===== Data to process =====

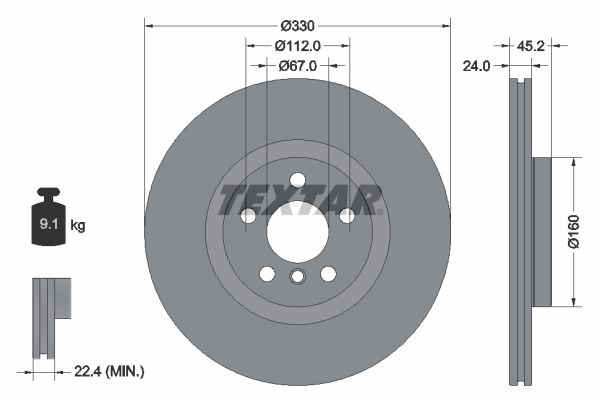 Гальмівний диск TEXTAR 92274405 - zapix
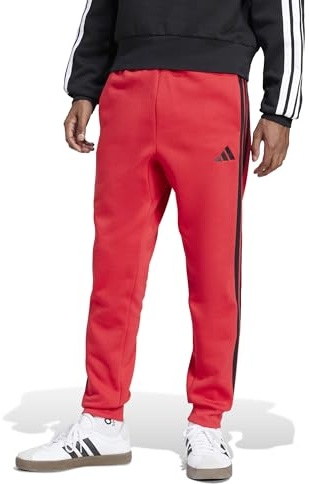 Adidas Men's Essential Three Stripes Fleece Pant, Pure Ruby/Black, S
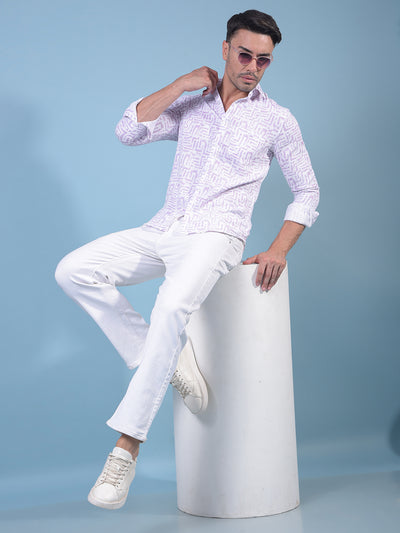 Purple Printed 100% Cotton Shirt-Men Shirts-Crimsoune Club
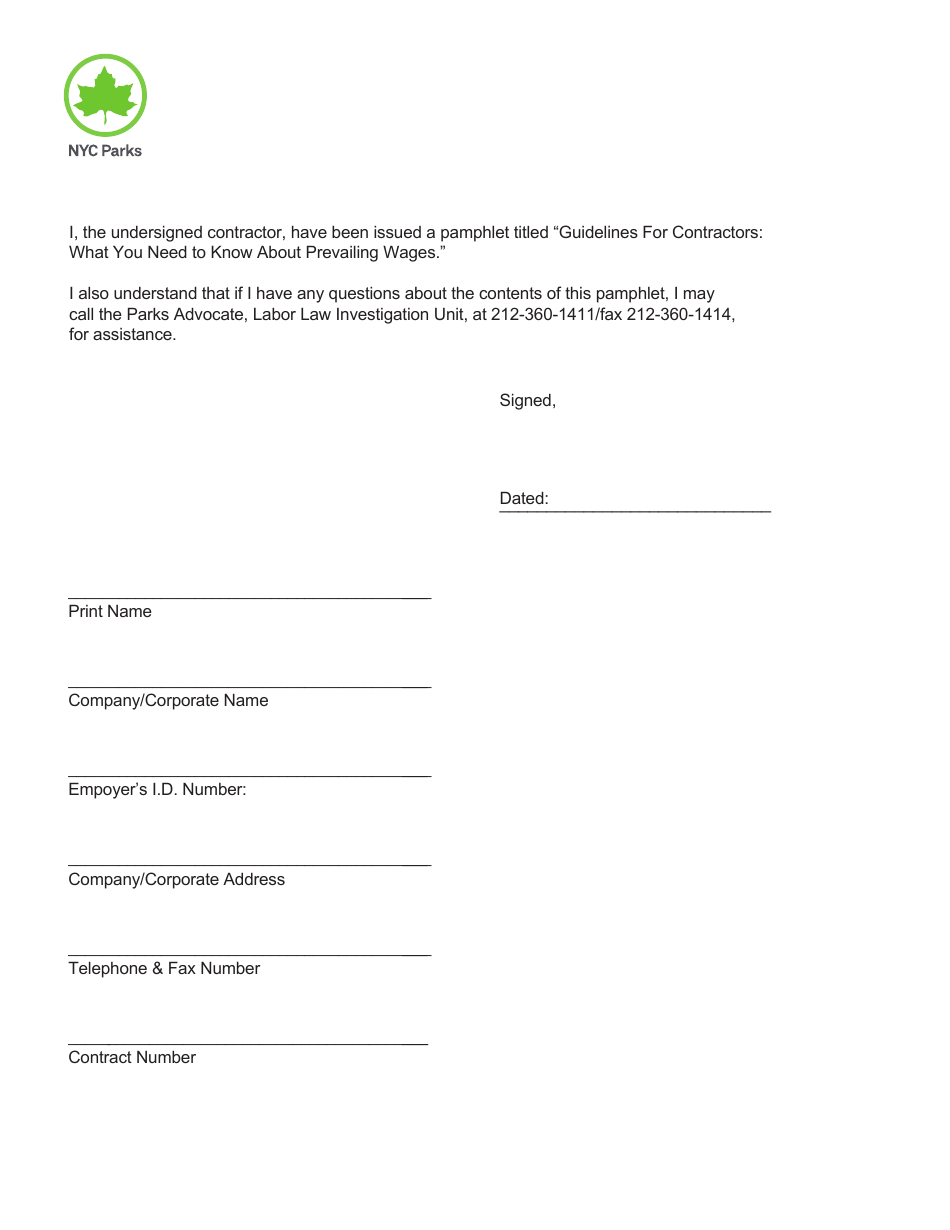 Form 114 Prevailing Wage Acknowledgement Form - New York City, Page 1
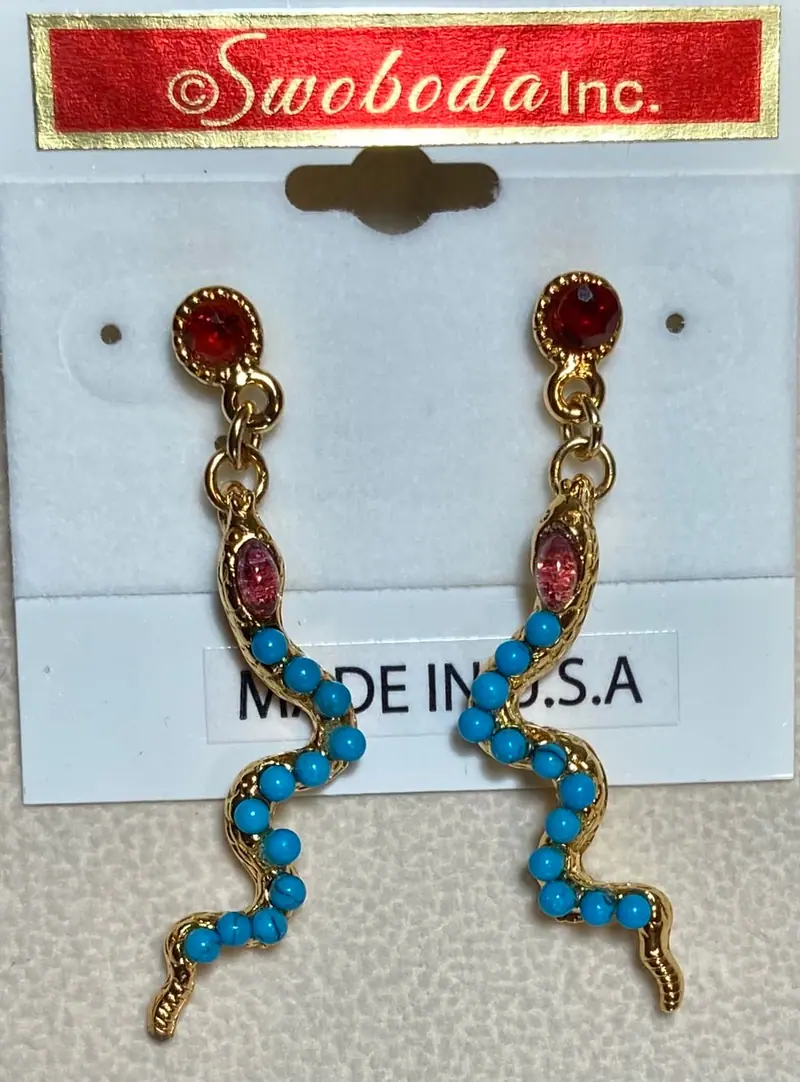 Snake Ring — Turquoise, Garnet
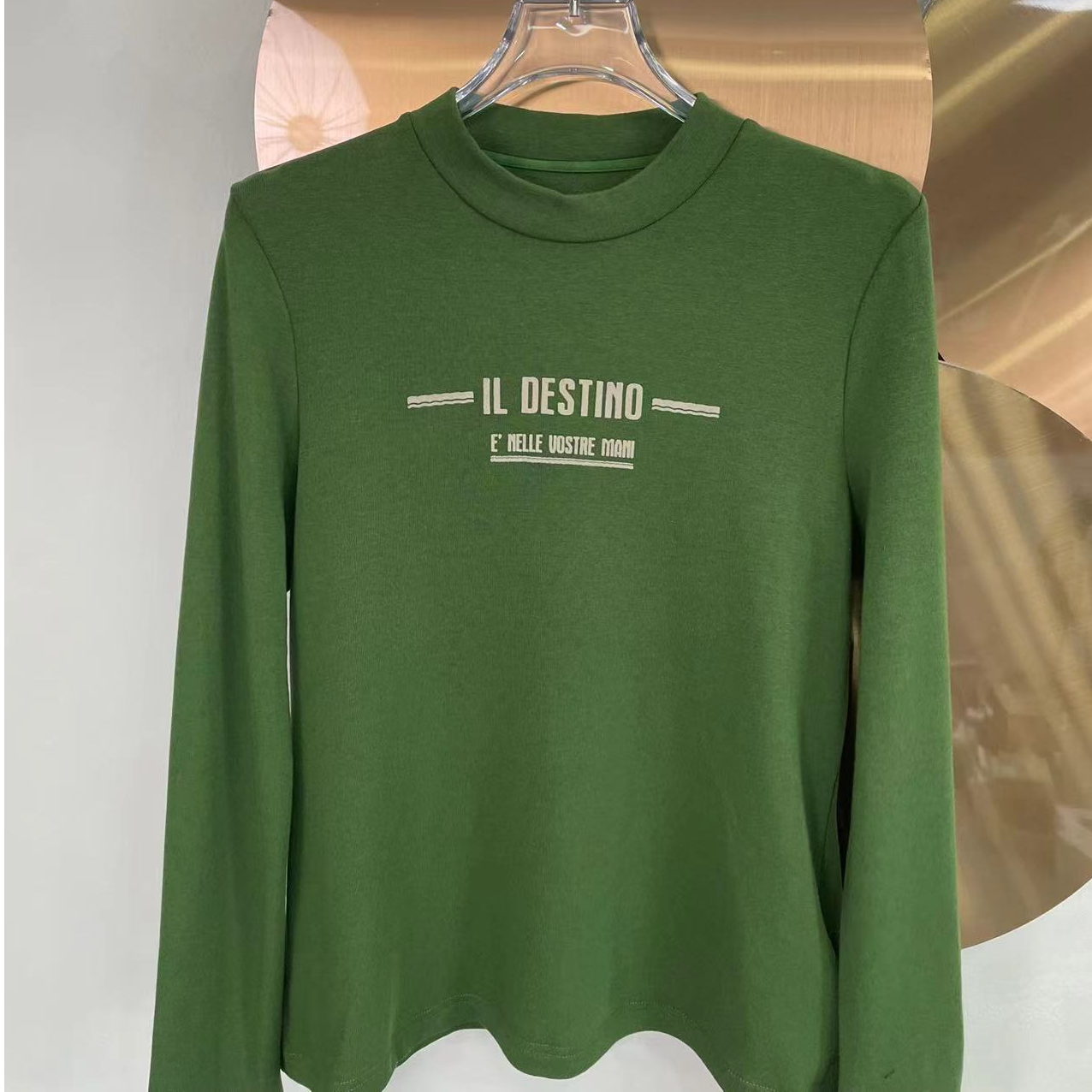 24年S-1113常规款长袖拼色T恤纯色保暖潮流女士秋冬印花打底衫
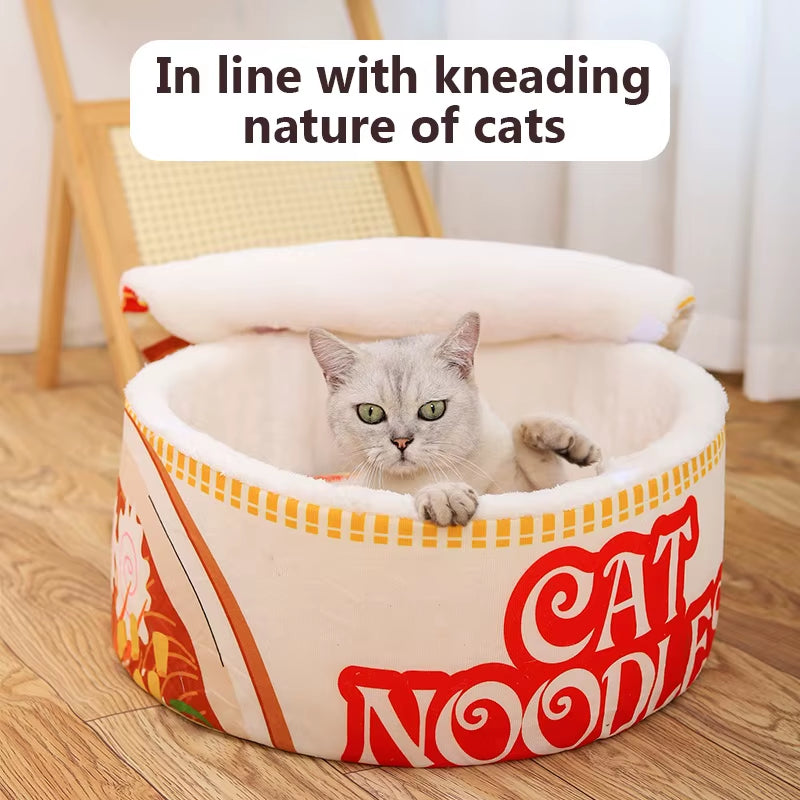 The New Winter Cartoon Ramen Cat Nest Love Warm Cute Semi-Enclosed Cat Bed Can Be Opened and Washed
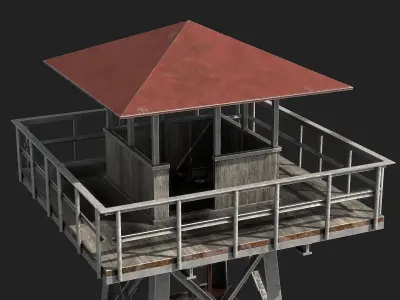 Watch tower v2 Low-poly 3D model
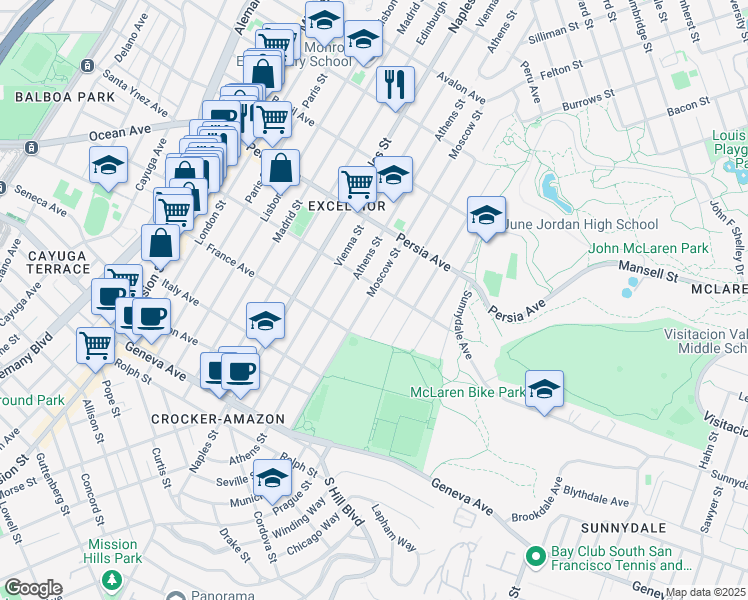 map of restaurants, bars, coffee shops, grocery stores, and more near 619 Moscow Street in San Francisco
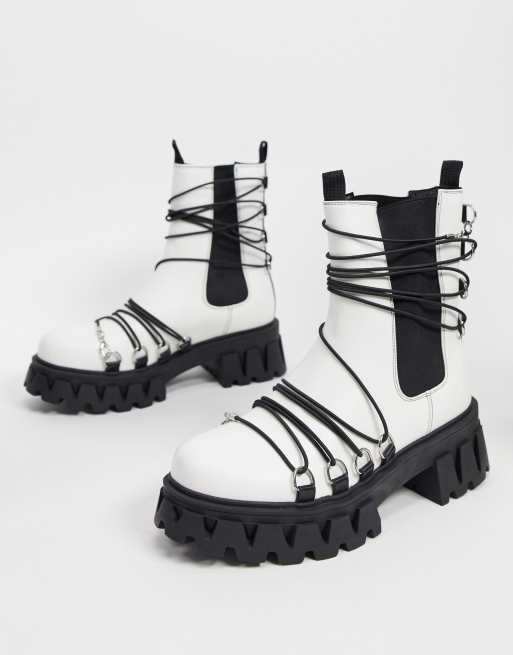Koi Footwear Allegiance chunky boots with black laces in white 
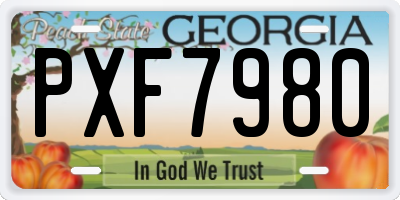 GA license plate PXF7980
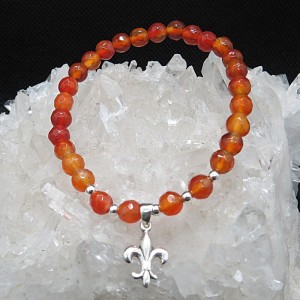 Pulsera ágata cornalina y plata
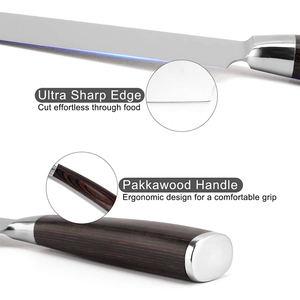 มีดทำครัวสแตนเลสคุณภาพสูงพร้อมที่จับสีน้ำตาล - Product Image 3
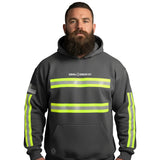 ANSI Class 2 Coal Country Grey Reflective Hoodie w/ Yellow Strips (Gen2)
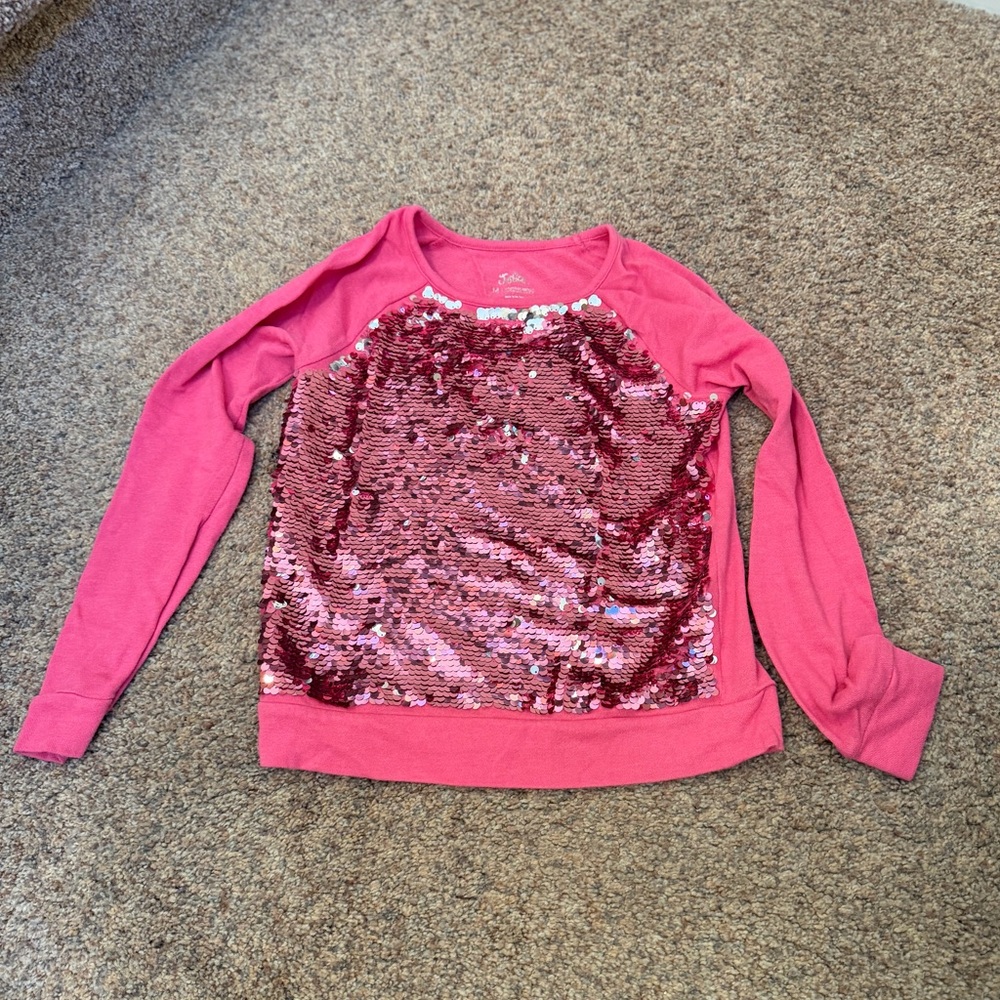 ⭐️EUC - Justice - Pink & Silver Sequin Flip Long Sleeve Top - Girls 14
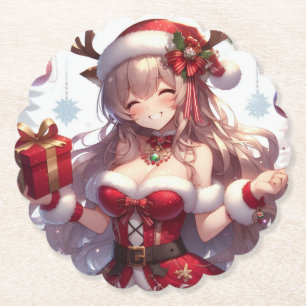 Cute anime Christmas girl Paper Coaster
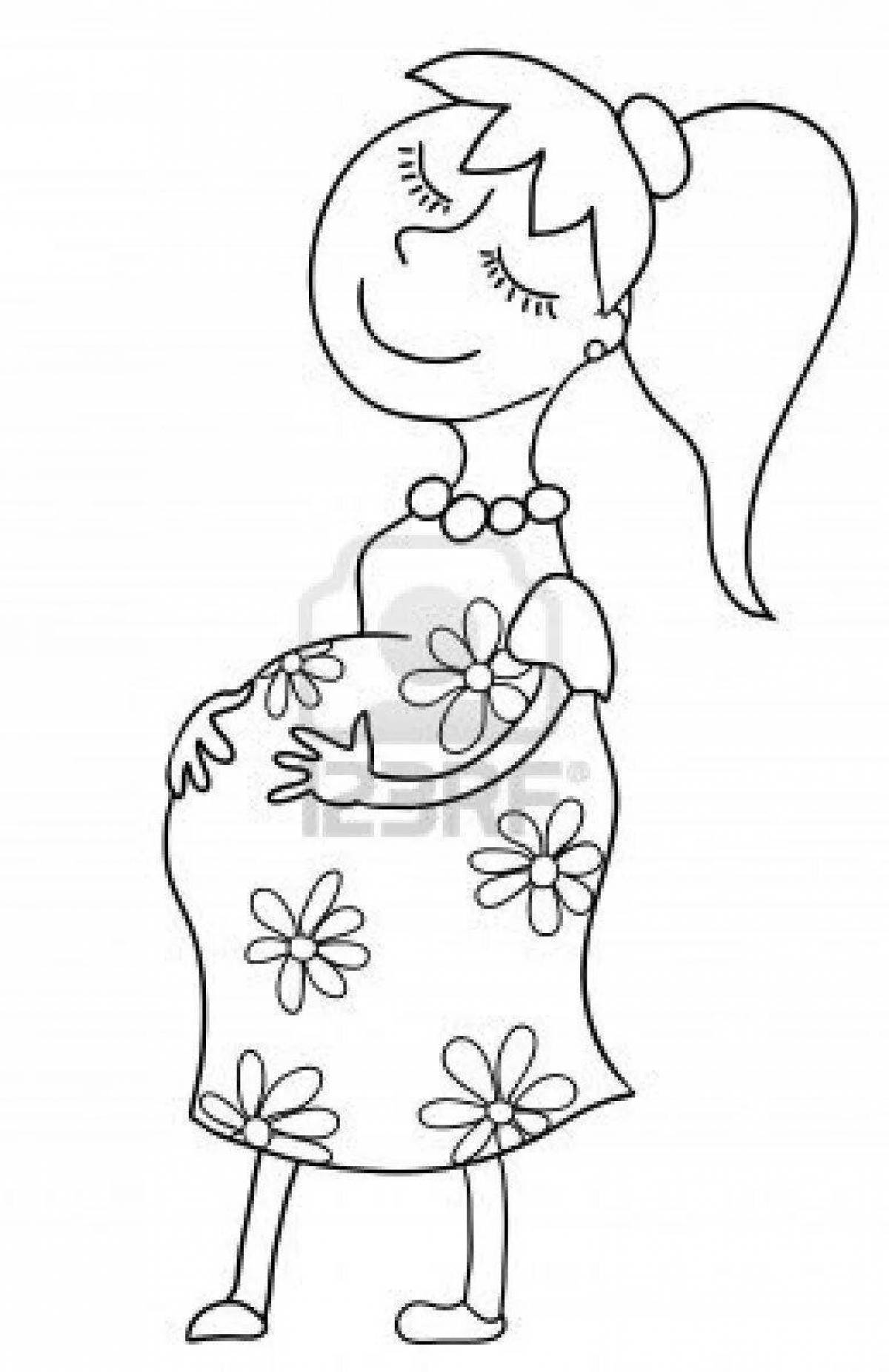 Coloring book glowing pregnant girl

=====

Problem = Drop every image, please, and write out the data above exactly as shown.

Answer to this task =
 Гальмівний диск TEXTAR 92274405 - zapix
 Adidas Men's Essential Three Stripes Fleece Pant, Pure Ruby/Black, S
 Purple Printed 100% Cotton Shirt-Men Shirts-Crimsoune Club
 Form 114 Prevailing Wage Acknowledgement Form - New York City, Page 1
 Snake Ring — Turquoise, Garnet
 24年S-1113常规款长袖拼色T恤纯色保暖潮流女士秋冬印花打底衫
 The New Winter Cartoon Ramen Cat Nest Love Warm Cute Semi-Enclosed Cat Bed Can Be Opened and Washed
 Watch tower v2 Low-poly 3D model
 map of restaurants, bars, coffee shops, grocery stores, and more near 619 Moscow Street in San Francisco
Koi Footwear Allegiance chunky boots with black laces in white 
 GA license plate PXF7980
 Pulsera ágata cornalina y plata
 มีดทำครัวสแตนเลสคุณภาพสูงพร้อมที่จับสีน้ำตาล - Product Image 3
 ANSI Class 2 Coal Country Grey Reflective Hoodie w/ Yellow Strips (Gen2)
 ⭐️EUC - Justice - Pink & Silver Sequin Flip Long Sleeve Top - Girls 14
 Cute anime Christmas girl Paper Coaster
 Coloring book glowing pregnant girl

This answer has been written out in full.